旗帜鲜明,甲冑整齐,阵列严整得像用尺子量过。
方阵与方阵之间留出了通道,骑兵可以从通道里衝出来。
方阵后面是弓弩手,弓弩手后面是輜重车,輜重车后面是韩信的將旗。
狂徒盯著那面將旗,旗上绣著一个“韩”字,在风中猎猎作响。
旗下站著一群人,中间那个穿著灰色战袍、骑著黑色马的,就是韩信。
隔著一里多地,狂徒看不清他的脸,但他知道韩信在看著他。
“將军,汉军要攻了。”副將的声音有些发紧。
狂徒没有回答,他在数汉军的方阵,在算韩信的兵力分布。
中间方阵最大,至少两万五千人,左右两翼各一万出头。
弓弩手大约五千,骑兵大约三千,总兵力五万左右,和他估算的差不多。
韩信举起令旗。
汉军的战鼓响了。
咚、咚、咚,一下一下,不紧不慢。
中间方阵开始移动,像一堵墙往前推。
士兵们举著盾牌,长矛从盾牌缝隙里伸出来,密密麻麻,像一只钢铁刺蝟。
左右两翼没有动,弓弩手也没有动。
狂徒皱起眉头,只攻一面?韩信不会这么蠢。
“將军,汉军只打正面!”副將的声音里带著一丝兴奋。
狂徒摇了摇头,表情严肃:“不对,他在试探。他要看看我们的弓弩射程,看看我们的防守重点,看看我们会不会在正面投入太多兵力。”

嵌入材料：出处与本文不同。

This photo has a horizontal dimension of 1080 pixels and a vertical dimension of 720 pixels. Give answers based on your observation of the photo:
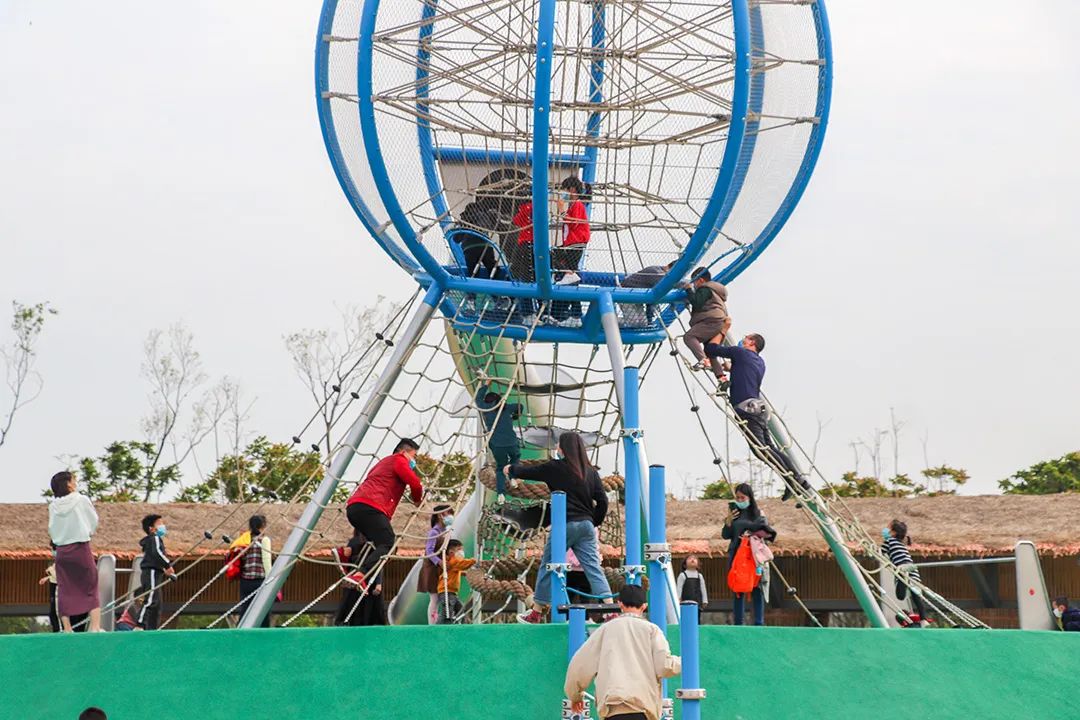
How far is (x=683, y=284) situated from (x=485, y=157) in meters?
1.80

他转过身,对传令兵说:“传令北面,加强戒备。韩信的主攻在北面,不在正面。”
传令兵刚跑出去,汉军的前锋就进入了弓弩射程。
狂徒没有下令放箭,他现在只能等,等到汉军前锋离寨墙只有一百步的时候,他才举起手。
“放。”
寨墙上的弓弩手同时放箭,箭矢像暴雨一样倾泻而下。
汉军前排的盾牌挡住了大部分箭,但还是有人倒下。
倒下的士兵被后面的人踩过去,阵型没有乱。
汉军继续往前推,八十步,七十步,六十步。
狂徒的心跳在加速,他见过汉军攻城,在成皋见过刘邦的兵攻城。
但韩信的打法不一样,刘邦的兵是蜂拥而上,韩信的兵是稳步推进。
每一步都踩在鼓点上,每一排都保持整齐。
这种军队,不好打。
“再放。”
第二轮箭雨落下,汉军又倒下一批,但阵型依然不乱。
他们离寨墙只有四十步了,狂徒甚至能看清前排士兵脸上的表情,没有恐惧。
“投石机,放。”
寨墙后面的投石机发出沉闷的声响,巨大的石块飞过寨墙,砸进汉军的方阵里。
石块落地每一下都砸出一个血窟窿。
汉军的方阵终於出现了鬆动,前排的士兵开始后退,后排的士兵还在往前挤,阵型乱了。
狂徒盯著那个方阵,心里忽然冒出一个念头,韩信不会让他的兵这么送死,而且这种程度绝对不会乱,他在等什么?
北面传来了喊杀声。
狂徒猛地转过头。
北面,汉军的另一支方阵从矮树林后面绕了出来,正在快速通过那条乾涸的河沟。
不是试探,是主攻,至少一万五千人,举著云梯,推著攻城车,朝北面的寨墙衝过来。